How To Make Spaghetti Aglio e Olio with Green Olives
Here are the ingredients you’ll need:
- 1 pound dry spaghetti
- 1/2 cup, plus 2 tablespoons olive oil
- 4 cloves garlic, roughly chopped
- 2 Calabrian chilis, roughly chopped (or 1/2 teaspoon crushed red pepper flakes)
- 1/2 cup pitted and chopped Castelvetrano olives
- 1/4 cup chopped fresh parsley
- 1/4 cup dry white wine
- Salt and freshly ground black pepper, to taste
Bring a large pot of water to a rolling boil. Salt it generously, then add the spaghetti and cook until al dente—about 2 minutes less than the package cooking time suggests—and reserve about 2 cups of the pasta water.
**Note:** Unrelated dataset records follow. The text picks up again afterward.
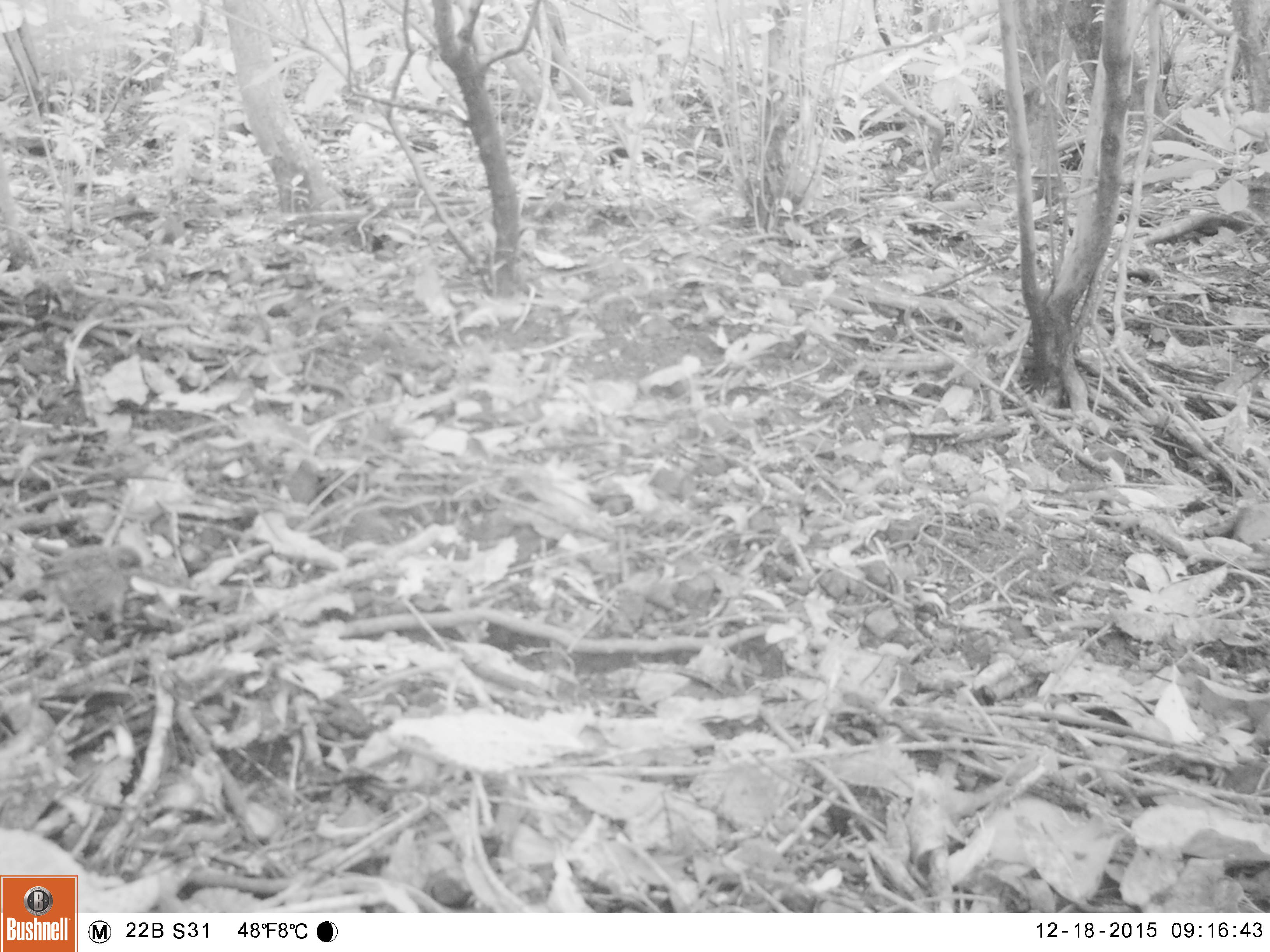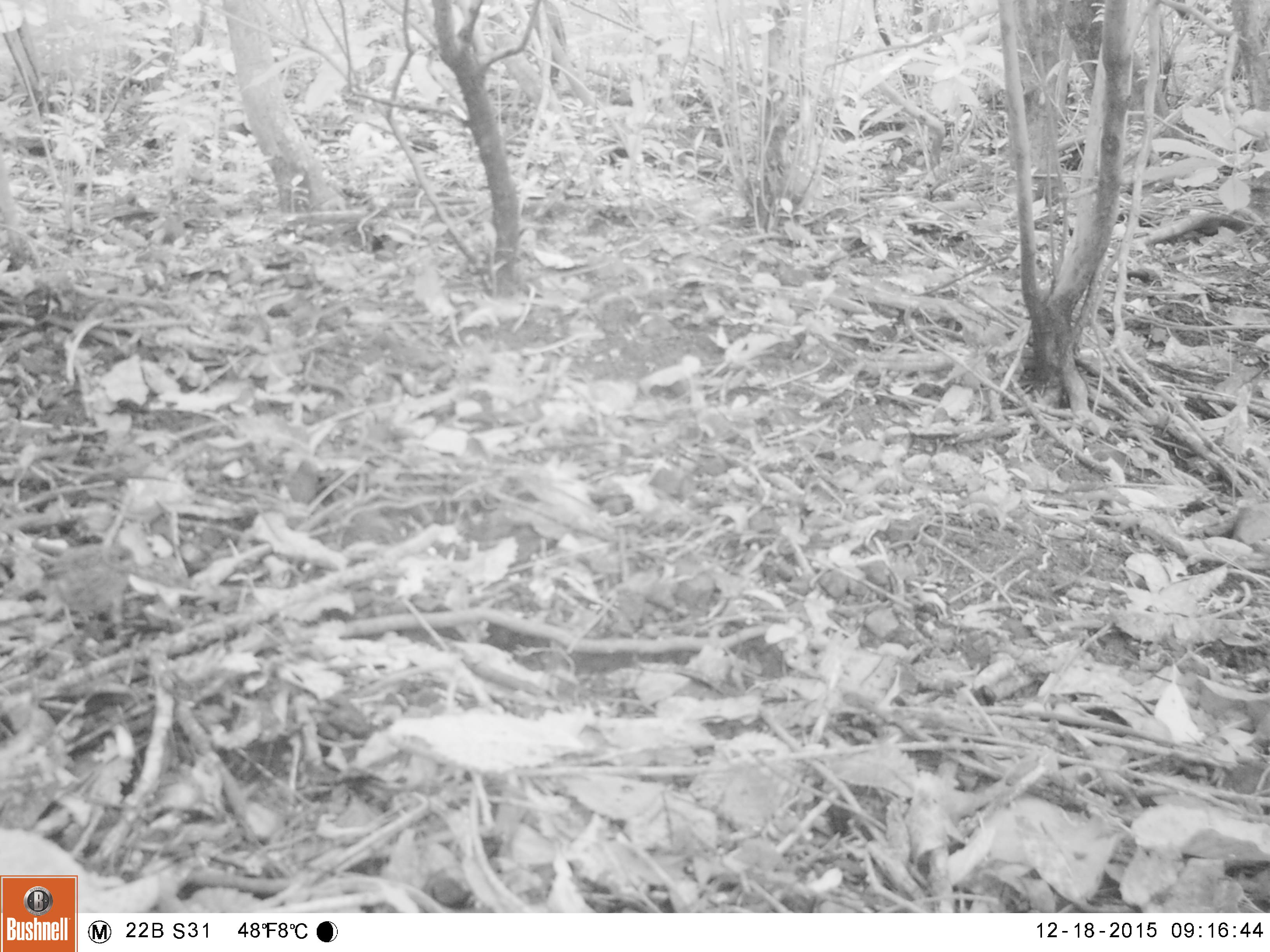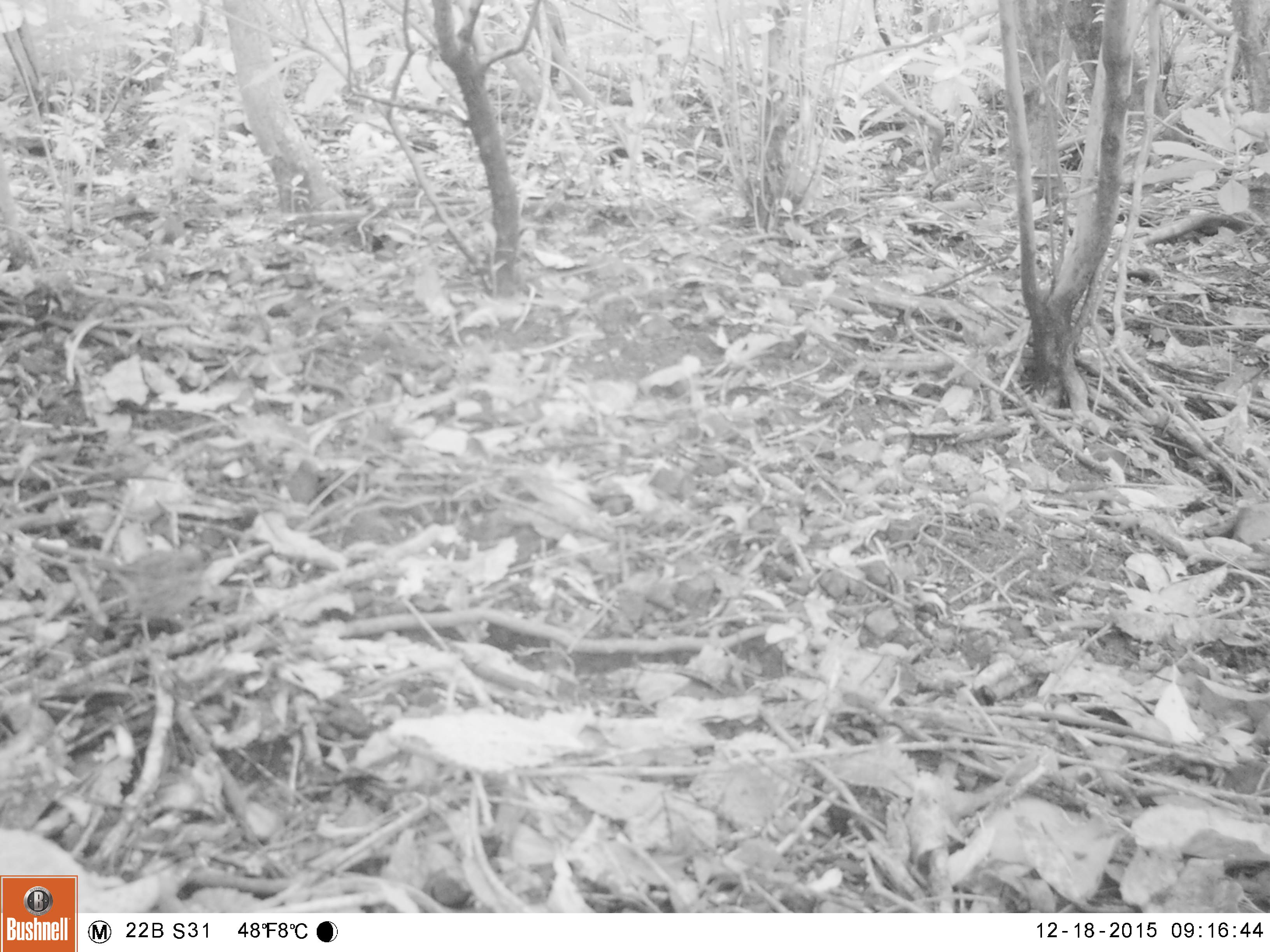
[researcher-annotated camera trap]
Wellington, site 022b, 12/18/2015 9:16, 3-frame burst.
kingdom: Animalia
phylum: Chordata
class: Aves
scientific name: Aves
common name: bird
Meanwhile, add the oil, garlic, and chilis (or red pepper flakes) to a large skillet. Set it over low heat, and cook, stirring occasionally, until the garlic becomes very fragrant and the oil bubbles gently, about 3 minutes.
Add the olives, parsley, and wine, and cook for 3 to 4 minutes. Add the drained pasta along with 1 cup of the reserved pasta water. Cook over low heat, stirring constantly, until the pasta is cooked through and most of the pasta water has been absorbed. Add more water as needed. Finish with black pepper and a sprinkle of salt to taste.
Tips For Making My Go-To Pasta
If olives are not your thing (Please, please try the mild Castelvetranos at least once!), swap them with chopped canned artichokes or a tablespoon or two of rinsed capers for the same brininess.
The key to making the most delicious version of this recipe is to be very patient with the garlic. You want to cook it over very low heat to ensure that the garlic infuses the oil without burning. Burnt garlic is bitter, and it will ruin the sauce. Will you have garlic breath after eating this? Absolutely. Will it be worth it? Without a doubt!